Government’s debt restructuring plan long overdue – Bokpin

An economist and Professor of Finance, Professor Godfred Bokpin says the government has been hit with the reality that the only way to rescue the economy is to undertake a debt restructuring programme as announced by the Finance Minister, Ken Ofori-Atta on Sunday.

Speaking on the Citi Breakfast Show on Monday, December 5, the Senior Lecturer at the University of Ghana said the measures announced by the government are necessary to meet the conditionalities set by the International Monetary Fund to qualify for a bailout.

“The government is now coming to the reality. We had said that where our debt level had reached, we were in a deep distress category and that fiscal adjustment alone will not be enough to meet an IMF condition for a facility and that some level of debt restructuring was unavoidable that would translate to realized investor loses simply put haircuts…so we are not surprised.”

Professor Bokpin also suggested that claims by the President and the Finance Minister that there will be no haircuts are deceptive and not entirely factual.

“Do not let anyone deceive you or your listeners. In Finance, any decision that dislocates the investor from the original position, or if the present value of the new debt at a new interest rate or at a new maturity is different from the present value of the original debt that difference is technically called realised investor loses, the street word for it is haircuts,” Professor Bokpin said.

The government has slashed interest payments for domestic bondholders to zero percent in 2023 and pegged the 2024 interest payments at 5 percent.

The government has, however, announced that there will be no haircut on the principal of bonds, adding that individuals with government bonds will have their full investments upon maturity.

In a public address on Sunday, December 4, Mr Ofori-Atta said the government will ensure that people’s investments are safe. He further announced that interest payments for domestic bondholders for 2024, will be pegged at only 5% adding that from 2025, the rate increases to 10%.
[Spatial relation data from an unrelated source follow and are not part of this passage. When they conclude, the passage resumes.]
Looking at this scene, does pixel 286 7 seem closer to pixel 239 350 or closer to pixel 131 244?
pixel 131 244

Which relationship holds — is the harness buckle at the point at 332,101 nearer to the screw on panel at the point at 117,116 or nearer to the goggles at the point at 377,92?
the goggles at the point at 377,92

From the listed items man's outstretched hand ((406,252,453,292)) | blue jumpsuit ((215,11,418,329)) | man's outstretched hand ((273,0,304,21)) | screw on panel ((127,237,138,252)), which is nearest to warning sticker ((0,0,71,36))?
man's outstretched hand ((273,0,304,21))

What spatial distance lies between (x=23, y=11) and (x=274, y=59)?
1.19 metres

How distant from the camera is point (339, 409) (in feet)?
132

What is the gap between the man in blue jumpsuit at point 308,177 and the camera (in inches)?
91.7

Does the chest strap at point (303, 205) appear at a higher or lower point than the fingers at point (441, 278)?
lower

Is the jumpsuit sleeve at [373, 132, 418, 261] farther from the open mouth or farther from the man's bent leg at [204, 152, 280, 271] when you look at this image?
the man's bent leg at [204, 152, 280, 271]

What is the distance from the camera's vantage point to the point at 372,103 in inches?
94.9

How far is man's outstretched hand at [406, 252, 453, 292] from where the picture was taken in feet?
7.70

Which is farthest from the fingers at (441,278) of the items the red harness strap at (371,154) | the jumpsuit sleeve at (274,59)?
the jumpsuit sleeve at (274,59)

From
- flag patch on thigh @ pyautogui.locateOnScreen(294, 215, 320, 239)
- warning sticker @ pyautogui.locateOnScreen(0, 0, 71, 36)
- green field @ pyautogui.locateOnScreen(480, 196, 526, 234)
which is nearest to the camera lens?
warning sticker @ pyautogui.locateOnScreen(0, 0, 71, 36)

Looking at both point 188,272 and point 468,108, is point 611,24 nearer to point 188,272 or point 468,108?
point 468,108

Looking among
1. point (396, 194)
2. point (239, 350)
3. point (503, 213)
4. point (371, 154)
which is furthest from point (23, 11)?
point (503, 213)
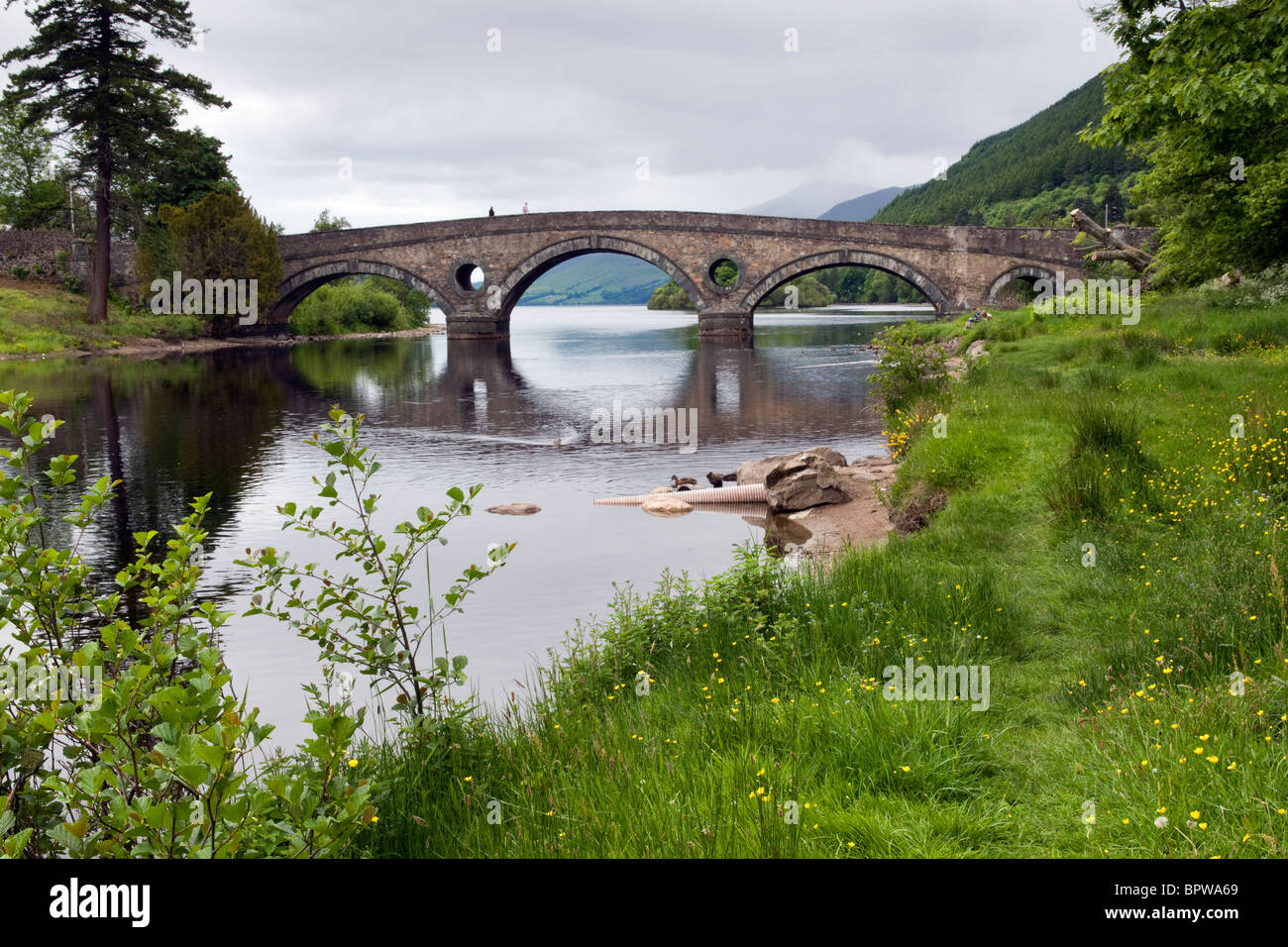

“Under the domestic bonds exchange programme, domestic bondholders will be asked to exchange their instruments for new ones. Existing domestic bonds as of 1st December 2022 will be exchanged for a set of four new bonds maturing in 2027, 2029, 2032 and 2037.

“The annual coupon on all these bonds will be set at zero percent in 2023, 5 percent in 2024 and 10 percent from 2025 until maturity… In line with this, treasury bills are completely exempted, and all holders will be paid the full value of their investments on maturity. There will be no haircuts on the principal of bonds, and individual holders of bonds will also not be affected.”